入院に至った経緯から、入院中の患者の看護問題と看護目標、及び看護計画やADL等を含む患者の現在の状態を記録します。退院サマリーの目的は、患者が他院に転院するとき、通院するときなどに、その患者のことを知らなくても、他の誰かがその患者に必要な看護を提供できるようにすることです。

つまり、退院サマリーとは、誰が読んでもその患者に必要な看護がわかるよう記載される必要があります。

中間サマリーは入院期間が長かったり、また同じ病院内でも他部署へ移動する患者の場合、必要になることがあります。

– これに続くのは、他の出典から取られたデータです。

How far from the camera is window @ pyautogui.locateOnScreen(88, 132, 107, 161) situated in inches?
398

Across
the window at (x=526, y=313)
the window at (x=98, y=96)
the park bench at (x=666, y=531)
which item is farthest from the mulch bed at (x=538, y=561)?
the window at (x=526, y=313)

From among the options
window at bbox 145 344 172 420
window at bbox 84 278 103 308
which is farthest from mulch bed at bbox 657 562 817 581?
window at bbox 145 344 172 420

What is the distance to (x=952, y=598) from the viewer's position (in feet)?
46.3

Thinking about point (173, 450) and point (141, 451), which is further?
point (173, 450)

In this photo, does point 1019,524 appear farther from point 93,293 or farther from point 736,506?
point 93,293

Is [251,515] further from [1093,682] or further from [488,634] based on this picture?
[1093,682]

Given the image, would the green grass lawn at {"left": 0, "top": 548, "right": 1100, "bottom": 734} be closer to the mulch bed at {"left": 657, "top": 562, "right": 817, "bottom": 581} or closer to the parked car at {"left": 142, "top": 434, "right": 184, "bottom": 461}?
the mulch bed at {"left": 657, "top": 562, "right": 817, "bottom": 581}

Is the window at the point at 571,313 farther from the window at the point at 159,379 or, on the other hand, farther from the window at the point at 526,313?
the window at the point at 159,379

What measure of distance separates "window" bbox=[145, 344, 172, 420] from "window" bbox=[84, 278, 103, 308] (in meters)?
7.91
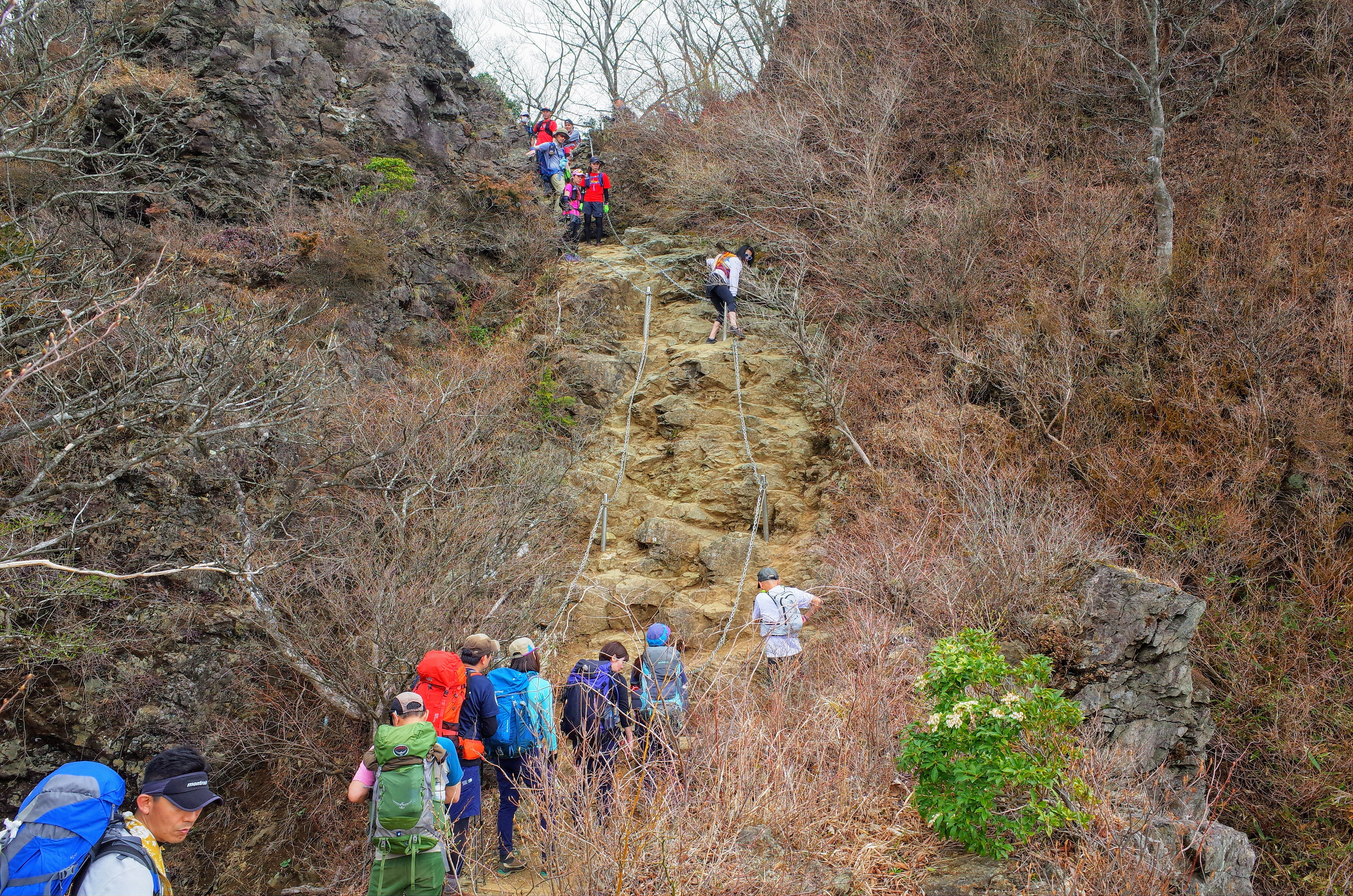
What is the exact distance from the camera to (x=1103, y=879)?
3820mm

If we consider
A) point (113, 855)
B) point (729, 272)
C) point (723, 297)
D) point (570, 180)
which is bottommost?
point (113, 855)

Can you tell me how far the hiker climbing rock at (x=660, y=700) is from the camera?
4.38m

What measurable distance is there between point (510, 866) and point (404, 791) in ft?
5.58

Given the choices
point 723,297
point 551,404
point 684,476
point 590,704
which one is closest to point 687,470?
point 684,476

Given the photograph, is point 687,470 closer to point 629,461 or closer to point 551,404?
point 629,461

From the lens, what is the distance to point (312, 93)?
15.5m

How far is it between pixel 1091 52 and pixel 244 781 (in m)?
17.9

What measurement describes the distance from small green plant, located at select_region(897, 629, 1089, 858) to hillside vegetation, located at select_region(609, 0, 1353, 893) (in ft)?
8.06

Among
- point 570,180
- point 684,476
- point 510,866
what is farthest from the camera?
point 570,180

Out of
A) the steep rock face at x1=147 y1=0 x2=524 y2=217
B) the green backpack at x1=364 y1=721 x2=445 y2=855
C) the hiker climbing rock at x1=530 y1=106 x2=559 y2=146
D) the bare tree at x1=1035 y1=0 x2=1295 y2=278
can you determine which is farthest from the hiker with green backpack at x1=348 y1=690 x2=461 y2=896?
the hiker climbing rock at x1=530 y1=106 x2=559 y2=146

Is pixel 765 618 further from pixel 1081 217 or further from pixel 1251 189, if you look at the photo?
pixel 1251 189

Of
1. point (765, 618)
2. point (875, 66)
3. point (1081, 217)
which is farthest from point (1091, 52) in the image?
point (765, 618)

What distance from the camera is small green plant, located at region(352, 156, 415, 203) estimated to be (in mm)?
14641

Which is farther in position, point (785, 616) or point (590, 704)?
point (785, 616)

中間サマリーにおいてもサマリーのニーズは同じで、誰が読んでもその患者に必要な看護が展開できるよう記載されておかなければなりません。

 

 



看護記録”POS”のまとめ

看護記録における「POS」とは、患者の問題を中心に捉える問題志向型システムのことです。

「基礎情報・問題リスト・看護計画・経過記録・退院サマリー」の5つのカテゴリーから成り立ち、患者を全人的に捉え看護することを目標にしています。

恐らく現在の日本のほとんどの病院や看護学校でPOS形式の教育を取り入れています。

 

看護師としての基礎知識として、知っておきたい情報ですね。